Instructions for the task: Write the listing out again, all of it, word for word.

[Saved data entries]
►

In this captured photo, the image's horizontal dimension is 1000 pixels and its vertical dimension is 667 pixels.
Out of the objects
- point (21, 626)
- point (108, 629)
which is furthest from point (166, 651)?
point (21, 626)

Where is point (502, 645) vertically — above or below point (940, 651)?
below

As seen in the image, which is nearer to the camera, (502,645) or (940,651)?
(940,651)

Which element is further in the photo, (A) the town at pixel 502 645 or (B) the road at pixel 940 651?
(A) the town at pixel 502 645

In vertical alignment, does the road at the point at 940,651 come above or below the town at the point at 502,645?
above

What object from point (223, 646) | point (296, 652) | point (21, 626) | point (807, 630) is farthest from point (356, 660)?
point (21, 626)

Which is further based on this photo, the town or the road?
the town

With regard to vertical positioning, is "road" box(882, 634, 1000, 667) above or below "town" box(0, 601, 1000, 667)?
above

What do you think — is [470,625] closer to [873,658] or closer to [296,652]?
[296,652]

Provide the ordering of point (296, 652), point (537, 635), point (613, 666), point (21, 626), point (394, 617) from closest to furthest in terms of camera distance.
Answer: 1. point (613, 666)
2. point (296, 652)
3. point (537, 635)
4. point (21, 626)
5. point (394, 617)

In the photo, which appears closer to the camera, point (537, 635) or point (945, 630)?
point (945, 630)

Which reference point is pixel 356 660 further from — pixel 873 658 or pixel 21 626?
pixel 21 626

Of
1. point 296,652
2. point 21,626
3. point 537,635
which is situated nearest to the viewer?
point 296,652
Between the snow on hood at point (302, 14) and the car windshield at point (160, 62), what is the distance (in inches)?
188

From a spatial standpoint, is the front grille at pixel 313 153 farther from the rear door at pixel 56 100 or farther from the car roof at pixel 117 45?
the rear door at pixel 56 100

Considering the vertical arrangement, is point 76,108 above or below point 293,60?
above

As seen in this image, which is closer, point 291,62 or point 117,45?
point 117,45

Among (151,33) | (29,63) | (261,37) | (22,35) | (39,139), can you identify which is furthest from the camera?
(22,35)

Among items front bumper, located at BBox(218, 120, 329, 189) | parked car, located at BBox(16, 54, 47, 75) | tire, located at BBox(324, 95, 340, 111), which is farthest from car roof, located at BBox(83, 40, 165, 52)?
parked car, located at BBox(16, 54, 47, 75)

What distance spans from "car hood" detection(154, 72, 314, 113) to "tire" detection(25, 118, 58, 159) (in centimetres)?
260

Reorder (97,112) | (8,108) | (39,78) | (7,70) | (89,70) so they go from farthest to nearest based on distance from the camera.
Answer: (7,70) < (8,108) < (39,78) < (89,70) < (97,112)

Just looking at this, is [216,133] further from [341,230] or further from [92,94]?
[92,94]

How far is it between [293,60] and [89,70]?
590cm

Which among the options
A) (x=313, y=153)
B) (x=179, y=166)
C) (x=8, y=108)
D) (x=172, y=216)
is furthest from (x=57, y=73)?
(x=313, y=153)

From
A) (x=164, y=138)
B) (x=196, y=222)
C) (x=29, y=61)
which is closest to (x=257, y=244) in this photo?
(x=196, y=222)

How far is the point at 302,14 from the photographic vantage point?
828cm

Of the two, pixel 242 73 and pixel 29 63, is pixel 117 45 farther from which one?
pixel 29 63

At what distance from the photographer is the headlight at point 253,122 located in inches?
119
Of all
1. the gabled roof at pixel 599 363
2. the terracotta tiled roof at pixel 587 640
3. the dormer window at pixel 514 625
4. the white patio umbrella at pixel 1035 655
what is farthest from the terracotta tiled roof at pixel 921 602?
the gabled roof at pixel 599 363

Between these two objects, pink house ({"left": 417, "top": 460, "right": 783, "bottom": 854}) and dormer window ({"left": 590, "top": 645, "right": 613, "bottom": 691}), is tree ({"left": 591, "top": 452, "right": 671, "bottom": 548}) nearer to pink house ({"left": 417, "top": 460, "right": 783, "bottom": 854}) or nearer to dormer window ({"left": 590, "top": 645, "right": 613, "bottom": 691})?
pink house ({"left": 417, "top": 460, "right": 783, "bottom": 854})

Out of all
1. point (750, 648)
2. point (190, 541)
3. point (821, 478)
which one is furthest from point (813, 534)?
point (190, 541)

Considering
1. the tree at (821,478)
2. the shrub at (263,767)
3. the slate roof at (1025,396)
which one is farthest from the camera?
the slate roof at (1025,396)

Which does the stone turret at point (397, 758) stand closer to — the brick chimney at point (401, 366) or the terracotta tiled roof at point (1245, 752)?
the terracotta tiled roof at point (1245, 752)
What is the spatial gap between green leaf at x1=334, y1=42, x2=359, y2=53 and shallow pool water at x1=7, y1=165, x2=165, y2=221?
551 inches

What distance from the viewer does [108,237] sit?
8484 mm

◄

Task answer:
In this captured photo, the image's horizontal dimension is 1000 pixels and its vertical dimension is 667 pixels.
Out of the objects
- point (21, 626)
- point (108, 629)
which is furthest from point (166, 651)?
point (21, 626)

Where is point (502, 645) vertically — above or below point (940, 651)?
below

As seen in the image, which is nearer to the camera, (502,645) or (940,651)?
(940,651)

Which element is further in the photo, (A) the town at pixel 502 645 or (B) the road at pixel 940 651?
(A) the town at pixel 502 645

In vertical alignment, does the road at the point at 940,651 come above or below the town at the point at 502,645?
above

What object from point (223, 646) | point (296, 652) | point (21, 626) | point (807, 630) is farthest from point (356, 660)?
point (21, 626)

Which is further based on this photo, the town or the road?
the town

With regard to vertical positioning, is "road" box(882, 634, 1000, 667) above or below "town" box(0, 601, 1000, 667)?
above

What do you think — is [470,625] closer to [873,658] or closer to [296,652]?
[296,652]

Provide the ordering of point (296, 652), point (537, 635), point (613, 666), point (21, 626), point (394, 617) from closest to furthest in terms of camera distance.
Answer: 1. point (613, 666)
2. point (296, 652)
3. point (537, 635)
4. point (21, 626)
5. point (394, 617)

In the photo, which appears closer to the camera, point (537, 635) or point (945, 630)?
point (945, 630)

Which reference point is pixel 356 660 further from — pixel 873 658 or pixel 21 626?
pixel 21 626

Of
1. point 296,652
2. point 21,626
3. point 537,635
which is situated nearest to the viewer?
point 296,652
Between the snow on hood at point (302, 14) and the car windshield at point (160, 62), what is the distance (in inches)?
188

From a spatial standpoint, is the front grille at pixel 313 153 farther from the rear door at pixel 56 100 or farther from the car roof at pixel 117 45?
the rear door at pixel 56 100

Considering the vertical arrangement, is point 76,108 above or below point 293,60?
above

As seen in this image, which is closer, point 291,62 or point 117,45?
point 117,45

Among (151,33) | (29,63) | (261,37) | (22,35) | (39,139), can you identify which is furthest from the camera?
(22,35)

Among items front bumper, located at BBox(218, 120, 329, 189) | parked car, located at BBox(16, 54, 47, 75) | tire, located at BBox(324, 95, 340, 111), which is farthest from car roof, located at BBox(83, 40, 165, 52)?
parked car, located at BBox(16, 54, 47, 75)

What distance spans from "car hood" detection(154, 72, 314, 113) to "tire" detection(25, 118, 58, 159) (in centimetres)?
260

Reorder (97,112) | (8,108) | (39,78) | (7,70) | (89,70) so they go from farthest to nearest based on distance from the camera.
Answer: (7,70) < (8,108) < (39,78) < (89,70) < (97,112)

Just looking at this, is [216,133] further from [341,230] or further from [92,94]?
[92,94]

How far is it between [293,60] and [89,70]?
590cm

Which among the options
A) (x=313, y=153)
B) (x=179, y=166)
C) (x=8, y=108)
D) (x=172, y=216)
is furthest from (x=57, y=73)?
(x=313, y=153)

From
A) (x=164, y=138)
B) (x=196, y=222)
C) (x=29, y=61)
which is closest to (x=257, y=244) in this photo?
(x=196, y=222)

How far is the point at 302,14 from the photographic vantage point?
828cm

Of the two, pixel 242 73 and pixel 29 63, is pixel 117 45 farther from which one?
pixel 29 63

At what distance from the photographer is the headlight at point 253,122 located in inches?
119
Of all
1. the gabled roof at pixel 599 363
2. the terracotta tiled roof at pixel 587 640
3. the dormer window at pixel 514 625
4. the white patio umbrella at pixel 1035 655
what is farthest from the terracotta tiled roof at pixel 921 602?
the gabled roof at pixel 599 363

Between these two objects, pink house ({"left": 417, "top": 460, "right": 783, "bottom": 854}) and dormer window ({"left": 590, "top": 645, "right": 613, "bottom": 691}), is tree ({"left": 591, "top": 452, "right": 671, "bottom": 548}) nearer to pink house ({"left": 417, "top": 460, "right": 783, "bottom": 854}) or nearer to dormer window ({"left": 590, "top": 645, "right": 613, "bottom": 691})?
pink house ({"left": 417, "top": 460, "right": 783, "bottom": 854})

Out of all
1. point (750, 648)
2. point (190, 541)
3. point (821, 478)
which one is furthest from point (813, 534)?
point (190, 541)

Considering
1. the tree at (821,478)
2. the shrub at (263,767)
3. the slate roof at (1025,396)
which one is farthest from the camera?
the slate roof at (1025,396)

Which does the stone turret at point (397, 758) stand closer to — the brick chimney at point (401, 366) or the terracotta tiled roof at point (1245, 752)?
the terracotta tiled roof at point (1245, 752)
What is the spatial gap between green leaf at x1=334, y1=42, x2=359, y2=53 and shallow pool water at x1=7, y1=165, x2=165, y2=221?
551 inches

What distance from the viewer does [108,237] sit?
8484 mm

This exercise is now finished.